2 ) Bankanın, hesap sahipleri arasındaki anlaşmazlık nedeniyle paranın en az yarısını hesap sahiplerine ödememesi doğru değildir.

DAVA : Taraflar arasındaki davanın Ankara Asliye 8. Ticaret Mahkemesince görülerek verilen 8.7.1998 tarih ve 751-669 sayılı kararın Yargıtay`ca incelenmesi davalı vekili tarafından istenmiş ve temyiz dilekçesinin süresi içinde verildiği anlaşılmış olmakla dava dosyası için Tetkik Hakimi S.Ç. tarafından düzenlenen rapor dinlendikten ve yine dosya içerisindeki dilekçe layihalar, duruşma tutanakları ve tüm belgeler okunup, incelendikten sonra işin gereği görüşülüp düşünüldü:

KARAR : Davacı vekili müvekkilinin, davalı bankanın Farabi Şubesindeki 2000357/4 nolu mevduat hesabına eşi davalının da dahil edilmesini istemiş, ise de, daha sonra boşanma davası açıldığını ve bu hesaba davalının hiçbir katkısının bulunmadığını, bankaya yapılan başvuruda iki tarafın muvafakatı olmadan hesaptan ödeme yapılamayacağının bildirildiğini ileri sürerek, mevduat hesabının müvekkiline ait olduğunun tesbiti ile hesap bakiyesinin ödenmesine karar verilmesini talep ve dava etmiştir.

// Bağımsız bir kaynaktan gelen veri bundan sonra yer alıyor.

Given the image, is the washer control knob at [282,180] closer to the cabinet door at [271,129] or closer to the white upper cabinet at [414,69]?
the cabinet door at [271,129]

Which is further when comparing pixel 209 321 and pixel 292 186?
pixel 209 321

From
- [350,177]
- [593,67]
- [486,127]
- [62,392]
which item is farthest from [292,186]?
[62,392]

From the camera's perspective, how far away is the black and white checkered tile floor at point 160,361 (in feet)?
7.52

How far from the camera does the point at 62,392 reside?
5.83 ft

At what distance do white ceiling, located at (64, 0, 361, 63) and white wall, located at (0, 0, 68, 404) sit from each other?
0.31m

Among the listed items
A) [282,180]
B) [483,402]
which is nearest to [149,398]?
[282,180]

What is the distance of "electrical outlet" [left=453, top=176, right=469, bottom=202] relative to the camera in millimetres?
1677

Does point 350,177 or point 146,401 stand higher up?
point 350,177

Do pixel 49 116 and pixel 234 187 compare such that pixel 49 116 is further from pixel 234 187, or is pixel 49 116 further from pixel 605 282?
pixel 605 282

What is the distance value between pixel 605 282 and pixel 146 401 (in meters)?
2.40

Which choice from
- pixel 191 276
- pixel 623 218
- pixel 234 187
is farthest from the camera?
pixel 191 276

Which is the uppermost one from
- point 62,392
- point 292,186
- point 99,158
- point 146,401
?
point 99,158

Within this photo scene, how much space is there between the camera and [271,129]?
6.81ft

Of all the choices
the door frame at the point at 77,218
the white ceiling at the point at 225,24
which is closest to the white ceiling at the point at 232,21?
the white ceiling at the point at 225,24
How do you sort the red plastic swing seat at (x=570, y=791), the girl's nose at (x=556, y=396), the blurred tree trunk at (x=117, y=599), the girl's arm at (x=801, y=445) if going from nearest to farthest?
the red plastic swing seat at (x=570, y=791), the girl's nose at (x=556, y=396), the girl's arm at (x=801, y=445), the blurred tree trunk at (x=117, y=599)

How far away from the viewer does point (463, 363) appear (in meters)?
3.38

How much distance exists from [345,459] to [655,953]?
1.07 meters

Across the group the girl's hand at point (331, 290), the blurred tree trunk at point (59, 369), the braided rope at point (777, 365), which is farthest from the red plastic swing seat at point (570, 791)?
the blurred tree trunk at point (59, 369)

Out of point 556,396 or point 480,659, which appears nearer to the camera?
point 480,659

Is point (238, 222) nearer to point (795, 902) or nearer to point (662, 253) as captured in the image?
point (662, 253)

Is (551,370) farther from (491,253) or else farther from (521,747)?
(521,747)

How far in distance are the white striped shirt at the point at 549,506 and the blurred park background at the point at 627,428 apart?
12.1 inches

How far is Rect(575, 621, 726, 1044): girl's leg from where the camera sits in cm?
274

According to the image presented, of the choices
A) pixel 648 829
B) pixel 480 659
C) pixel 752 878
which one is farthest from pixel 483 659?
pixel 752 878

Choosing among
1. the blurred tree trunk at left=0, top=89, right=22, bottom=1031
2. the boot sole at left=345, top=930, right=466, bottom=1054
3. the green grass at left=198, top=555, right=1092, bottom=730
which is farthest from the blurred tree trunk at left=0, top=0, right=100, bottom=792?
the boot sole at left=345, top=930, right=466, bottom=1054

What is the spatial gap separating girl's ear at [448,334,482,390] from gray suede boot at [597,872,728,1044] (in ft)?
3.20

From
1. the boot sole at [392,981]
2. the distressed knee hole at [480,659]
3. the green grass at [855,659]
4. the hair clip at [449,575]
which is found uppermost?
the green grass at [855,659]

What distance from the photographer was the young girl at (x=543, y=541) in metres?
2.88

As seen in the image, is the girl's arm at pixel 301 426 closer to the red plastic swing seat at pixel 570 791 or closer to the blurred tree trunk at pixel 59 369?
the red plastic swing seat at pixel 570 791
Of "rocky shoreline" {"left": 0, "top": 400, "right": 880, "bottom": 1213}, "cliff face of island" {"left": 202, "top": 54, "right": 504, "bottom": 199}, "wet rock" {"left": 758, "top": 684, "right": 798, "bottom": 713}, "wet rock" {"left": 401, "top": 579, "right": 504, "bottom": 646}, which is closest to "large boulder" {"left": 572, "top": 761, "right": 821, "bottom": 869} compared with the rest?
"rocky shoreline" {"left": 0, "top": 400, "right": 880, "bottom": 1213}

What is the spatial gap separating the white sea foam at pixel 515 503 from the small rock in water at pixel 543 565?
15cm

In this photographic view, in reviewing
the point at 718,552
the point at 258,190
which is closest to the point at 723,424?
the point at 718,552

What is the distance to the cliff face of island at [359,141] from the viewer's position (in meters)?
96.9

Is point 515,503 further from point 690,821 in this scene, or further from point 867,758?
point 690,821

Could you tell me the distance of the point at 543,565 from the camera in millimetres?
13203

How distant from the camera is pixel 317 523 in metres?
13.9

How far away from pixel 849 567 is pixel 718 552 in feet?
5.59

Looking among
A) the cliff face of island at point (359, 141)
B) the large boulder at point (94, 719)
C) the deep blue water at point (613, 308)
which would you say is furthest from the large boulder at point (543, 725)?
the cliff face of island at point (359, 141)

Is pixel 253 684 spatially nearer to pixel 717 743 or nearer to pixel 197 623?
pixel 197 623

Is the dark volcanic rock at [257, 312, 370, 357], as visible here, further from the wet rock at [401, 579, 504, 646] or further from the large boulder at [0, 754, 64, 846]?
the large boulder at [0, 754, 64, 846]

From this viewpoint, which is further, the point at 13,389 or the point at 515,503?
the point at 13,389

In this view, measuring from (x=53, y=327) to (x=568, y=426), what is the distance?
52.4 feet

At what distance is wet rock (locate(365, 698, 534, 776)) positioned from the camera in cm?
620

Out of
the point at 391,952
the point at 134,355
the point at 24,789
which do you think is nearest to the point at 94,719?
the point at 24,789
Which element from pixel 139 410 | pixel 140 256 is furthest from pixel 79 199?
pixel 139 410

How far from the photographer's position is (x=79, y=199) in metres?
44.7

Davalı banka vekili, müvekkiline husumet yöneltilemeyeceğini savunarak davanın reddini istemiştir.

Diğer davalı vekili, mevduat hesabının müşterek hesap olduğunu savunarak davanın reddini istemiştir.

Mahkemece dosyadaki kanıtlar ve bilirkişi raporuna göre, davacının talimatı ile bankada açılan mevduat hesabının teselsüllü müşterek hesap haline gelmediği, zira her iki hesap sahibinin imzalarının alınmadığı, davalı bankanın da müteselsil hesap olmadığını bildirerek ödeme yapması gerekirken, yapmamakla muaraza yarattığı gerekçesiyle davanın kabulüne karar verilmiştir.

Kararı, davalılar temyiz etmişlerdir.

1- Davacı 24.10.1988 tarihinde davalı bankaya verdiği talimatta mevcut hesabından para aktarılarak kendisi ve o zaman ki eşi davalı F.S. adına yeni bir hesap açılmasını istemiş ve böylece dava konusu müşterek hesap ikisi adına açılmıştır. Davacı, davalı F.S. lehine böyle bir hukuki tasarrufta bulunduktan sonra, davalının hesaba hiçbir katkısının olmadığını iddia ederek bu tasarrufundan geri dönemez.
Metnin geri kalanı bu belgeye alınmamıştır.